Repelita Jakarta - Kader Partai Solidaritas Indonesia, Dedy Nur Palakka, melancarkan kritik pedas terhadap politisi senior Akbar Faisal setelah yang terakhir meminta Presiden Prabowo Subianto memberikan kebebasan kepada Laras Faizati Khairunnisa.
Permintaan Akbar tersebut dinilai tidak pantas oleh Dedy mengingat kasus yang menjerat Laras terkait dugaan penghasutan melalui media sosial.
“Bang @akbarfaizal68 mahluk ini jelas perlu diperiksa kejiwaannya, bukan hanya menghasut ia berharap agar gedung pemerintahan di samping kantor dia ini dibakar sampai hangus, ia lupa bahwa kalau itu terjadi ia sukses membunuh banyak orang,” kata Dedy dikutip dari unggahannya di X, Selasa (30/12/2025).
Dedy juga menyatakan bahwa argumen pembelaan Laras di pengadilan terdengar tidak meyakinkan dan palsu.
“Pembelaan dia dalam pengadilan dengan argumen "ia bukan pembunuh" seperti melindas bapak ojek adalah palsu,” tambah Dedy.
Menurutnya, Laras tidak layak mendapatkan pembelaan hukum apalagi permohonan amnesti langsung dari presiden seperti yang pernah diterima tokoh lain.
“Karena itu adalah permintaan yang memalukan dari seorang yang katanya Intelektual,” terangnya.
Akbar Faisal merespons dengan tenang sambil menyatakan sedang sibuk mengurus masalah warga.
“Sebenarnya banyak yang ingin kujelaskan kepadamu untuk menjawabmu Adinda. Tapi sejak kemarin sibuk urus warga kampung di Bogor yang lahannya diokupasi sebuah bisnis property berkedok pondok pesantren,” timpal Akbar.
Ia kemudian langsung menyampaikan inti pesan tentang nilai kepantasan dan kepatutan disertai ucapan selamat hari raya.
“Jadi saya melompat ke pesan utamanya saja. Berikut gambarnya. Dalam narasi ia berjudul ‘Kepantasan & Kepatutan’. Selamat Natal dan Tahun Baru,” pungkasnya.
Dedy tidak berhenti di situ dan kembali menyergap Akbar dengan menyoroti sisi provokatif dari unggahan Laras.
“Diperjelas dong bang @akbarfaizal68 kalau Laras Faizati ini memprovokasi massa untuk melakukan tindakan kekerasan,” ujar Dedy.
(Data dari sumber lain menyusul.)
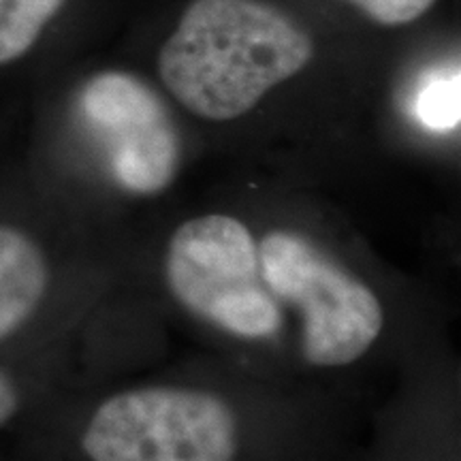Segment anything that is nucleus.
<instances>
[{
	"label": "nucleus",
	"mask_w": 461,
	"mask_h": 461,
	"mask_svg": "<svg viewBox=\"0 0 461 461\" xmlns=\"http://www.w3.org/2000/svg\"><path fill=\"white\" fill-rule=\"evenodd\" d=\"M314 56L312 34L269 0H193L160 45L158 75L188 113L230 122Z\"/></svg>",
	"instance_id": "f257e3e1"
},
{
	"label": "nucleus",
	"mask_w": 461,
	"mask_h": 461,
	"mask_svg": "<svg viewBox=\"0 0 461 461\" xmlns=\"http://www.w3.org/2000/svg\"><path fill=\"white\" fill-rule=\"evenodd\" d=\"M258 257L276 302L302 312V355L310 366H350L380 338L384 310L376 293L302 230H267Z\"/></svg>",
	"instance_id": "f03ea898"
},
{
	"label": "nucleus",
	"mask_w": 461,
	"mask_h": 461,
	"mask_svg": "<svg viewBox=\"0 0 461 461\" xmlns=\"http://www.w3.org/2000/svg\"><path fill=\"white\" fill-rule=\"evenodd\" d=\"M165 285L186 312L229 336L269 339L282 327L280 305L261 276L258 241L235 216L203 214L173 230Z\"/></svg>",
	"instance_id": "7ed1b4c3"
},
{
	"label": "nucleus",
	"mask_w": 461,
	"mask_h": 461,
	"mask_svg": "<svg viewBox=\"0 0 461 461\" xmlns=\"http://www.w3.org/2000/svg\"><path fill=\"white\" fill-rule=\"evenodd\" d=\"M90 461H233L238 419L221 395L186 387L107 397L82 434Z\"/></svg>",
	"instance_id": "20e7f679"
},
{
	"label": "nucleus",
	"mask_w": 461,
	"mask_h": 461,
	"mask_svg": "<svg viewBox=\"0 0 461 461\" xmlns=\"http://www.w3.org/2000/svg\"><path fill=\"white\" fill-rule=\"evenodd\" d=\"M82 107L101 132L113 177L135 194H157L176 180L182 140L163 99L140 77L105 71L84 88Z\"/></svg>",
	"instance_id": "39448f33"
},
{
	"label": "nucleus",
	"mask_w": 461,
	"mask_h": 461,
	"mask_svg": "<svg viewBox=\"0 0 461 461\" xmlns=\"http://www.w3.org/2000/svg\"><path fill=\"white\" fill-rule=\"evenodd\" d=\"M50 285L48 258L24 230L0 224V342L31 321Z\"/></svg>",
	"instance_id": "423d86ee"
},
{
	"label": "nucleus",
	"mask_w": 461,
	"mask_h": 461,
	"mask_svg": "<svg viewBox=\"0 0 461 461\" xmlns=\"http://www.w3.org/2000/svg\"><path fill=\"white\" fill-rule=\"evenodd\" d=\"M67 0H0V65L26 56Z\"/></svg>",
	"instance_id": "0eeeda50"
},
{
	"label": "nucleus",
	"mask_w": 461,
	"mask_h": 461,
	"mask_svg": "<svg viewBox=\"0 0 461 461\" xmlns=\"http://www.w3.org/2000/svg\"><path fill=\"white\" fill-rule=\"evenodd\" d=\"M414 112L429 131H453L459 124V71L429 75L417 92Z\"/></svg>",
	"instance_id": "6e6552de"
},
{
	"label": "nucleus",
	"mask_w": 461,
	"mask_h": 461,
	"mask_svg": "<svg viewBox=\"0 0 461 461\" xmlns=\"http://www.w3.org/2000/svg\"><path fill=\"white\" fill-rule=\"evenodd\" d=\"M339 3L355 7L374 24L400 28L428 15L438 0H339Z\"/></svg>",
	"instance_id": "1a4fd4ad"
},
{
	"label": "nucleus",
	"mask_w": 461,
	"mask_h": 461,
	"mask_svg": "<svg viewBox=\"0 0 461 461\" xmlns=\"http://www.w3.org/2000/svg\"><path fill=\"white\" fill-rule=\"evenodd\" d=\"M17 408H20V393H17L14 380L0 370V428H5L15 417Z\"/></svg>",
	"instance_id": "9d476101"
}]
</instances>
Dedy lantas menerjemahkan isi unggahan Laras yang dianggap sebagai bentuk hasutan langsung.
“Ketika kantormu berada tepat di sebelah Markas Besar Kepolisian Nasional.
Tolong bakar gedung ini dan habisi mereka semua, ya.
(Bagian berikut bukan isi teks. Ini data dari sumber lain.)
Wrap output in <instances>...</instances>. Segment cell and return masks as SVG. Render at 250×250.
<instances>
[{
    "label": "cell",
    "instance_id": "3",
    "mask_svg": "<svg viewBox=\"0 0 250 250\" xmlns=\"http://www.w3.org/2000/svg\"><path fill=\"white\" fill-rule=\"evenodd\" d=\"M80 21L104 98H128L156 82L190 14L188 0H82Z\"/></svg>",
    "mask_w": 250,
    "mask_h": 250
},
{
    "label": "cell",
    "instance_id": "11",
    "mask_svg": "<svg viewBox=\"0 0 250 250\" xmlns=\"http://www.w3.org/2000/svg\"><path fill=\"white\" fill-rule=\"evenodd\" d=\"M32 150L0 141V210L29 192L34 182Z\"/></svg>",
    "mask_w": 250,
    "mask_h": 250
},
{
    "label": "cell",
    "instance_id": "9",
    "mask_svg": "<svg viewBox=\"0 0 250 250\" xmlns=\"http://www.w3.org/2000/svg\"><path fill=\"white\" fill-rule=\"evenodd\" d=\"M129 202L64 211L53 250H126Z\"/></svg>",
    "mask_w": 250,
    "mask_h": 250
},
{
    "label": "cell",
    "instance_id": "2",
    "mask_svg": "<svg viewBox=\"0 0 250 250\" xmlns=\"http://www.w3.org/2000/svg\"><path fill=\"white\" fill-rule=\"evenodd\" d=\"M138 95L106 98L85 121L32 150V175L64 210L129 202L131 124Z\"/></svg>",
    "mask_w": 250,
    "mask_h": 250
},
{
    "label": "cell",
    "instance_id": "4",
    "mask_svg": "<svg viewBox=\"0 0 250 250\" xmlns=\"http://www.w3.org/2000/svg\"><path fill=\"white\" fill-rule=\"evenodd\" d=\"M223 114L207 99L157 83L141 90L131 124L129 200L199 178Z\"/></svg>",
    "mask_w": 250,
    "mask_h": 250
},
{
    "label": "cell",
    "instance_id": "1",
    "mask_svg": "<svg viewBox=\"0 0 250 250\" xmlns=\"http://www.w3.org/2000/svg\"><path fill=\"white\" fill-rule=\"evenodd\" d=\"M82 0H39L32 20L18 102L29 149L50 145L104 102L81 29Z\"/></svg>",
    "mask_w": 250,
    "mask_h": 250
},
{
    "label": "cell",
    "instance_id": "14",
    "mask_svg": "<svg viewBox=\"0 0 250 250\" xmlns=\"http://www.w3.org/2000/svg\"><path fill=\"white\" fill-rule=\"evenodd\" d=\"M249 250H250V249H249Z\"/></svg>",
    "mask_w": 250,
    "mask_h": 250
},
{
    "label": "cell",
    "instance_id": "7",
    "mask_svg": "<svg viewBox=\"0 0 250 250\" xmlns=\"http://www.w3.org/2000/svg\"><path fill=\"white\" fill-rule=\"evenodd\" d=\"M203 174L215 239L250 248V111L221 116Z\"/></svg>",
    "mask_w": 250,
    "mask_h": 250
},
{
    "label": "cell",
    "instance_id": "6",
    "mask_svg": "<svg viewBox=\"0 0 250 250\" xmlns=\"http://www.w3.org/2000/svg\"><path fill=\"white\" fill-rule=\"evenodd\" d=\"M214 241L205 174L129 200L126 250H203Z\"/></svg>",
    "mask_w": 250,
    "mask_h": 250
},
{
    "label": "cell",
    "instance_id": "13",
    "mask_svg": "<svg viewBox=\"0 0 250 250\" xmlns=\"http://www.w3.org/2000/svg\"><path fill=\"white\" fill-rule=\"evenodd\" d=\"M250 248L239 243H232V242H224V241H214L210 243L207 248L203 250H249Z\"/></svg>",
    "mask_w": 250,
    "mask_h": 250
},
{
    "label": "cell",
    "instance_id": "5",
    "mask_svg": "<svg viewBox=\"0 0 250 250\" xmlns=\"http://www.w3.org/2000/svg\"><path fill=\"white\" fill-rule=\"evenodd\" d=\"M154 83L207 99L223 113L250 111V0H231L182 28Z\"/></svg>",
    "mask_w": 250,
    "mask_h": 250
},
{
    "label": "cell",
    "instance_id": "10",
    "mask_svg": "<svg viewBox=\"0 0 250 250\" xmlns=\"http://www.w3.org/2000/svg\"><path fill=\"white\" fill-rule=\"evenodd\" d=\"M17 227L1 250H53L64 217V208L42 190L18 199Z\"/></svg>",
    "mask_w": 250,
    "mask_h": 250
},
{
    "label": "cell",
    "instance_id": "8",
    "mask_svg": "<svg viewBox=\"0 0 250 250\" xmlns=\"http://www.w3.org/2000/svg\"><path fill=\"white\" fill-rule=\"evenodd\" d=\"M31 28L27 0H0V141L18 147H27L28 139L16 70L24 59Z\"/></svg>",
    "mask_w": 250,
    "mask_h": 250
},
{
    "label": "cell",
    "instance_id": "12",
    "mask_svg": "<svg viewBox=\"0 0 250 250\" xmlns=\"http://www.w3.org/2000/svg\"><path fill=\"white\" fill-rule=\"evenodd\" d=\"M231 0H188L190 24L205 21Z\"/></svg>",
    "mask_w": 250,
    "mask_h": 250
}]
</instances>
Andai saja aku bisa ikut melempar batu,
tapi ibuku menyuruhku pulang.
Mengirimkan kekuatan untuk semua para demonstran!!”
Baginya, kalimat tersebut merupakan penghasutan yang sangat eksplisit dan berbahaya.
Penghasutan dengan kata-kata yang sangat jelas "Tolong Bakar Gedung ini dan Habisi Mereka Semua" ini menurut saya sangat wowwww sekali.
Ia bahkan berpendapat bahwa vonis satu tahun penjara masih terlalu ringan dan pelaku seharusnya mendapat hukuman terberat.
“Hukuman untuk mahluk penghasut semacam ini saya kita terlalu ringan 1th ia harus diganjar dengan hukuman maksimal,” pungkasnya.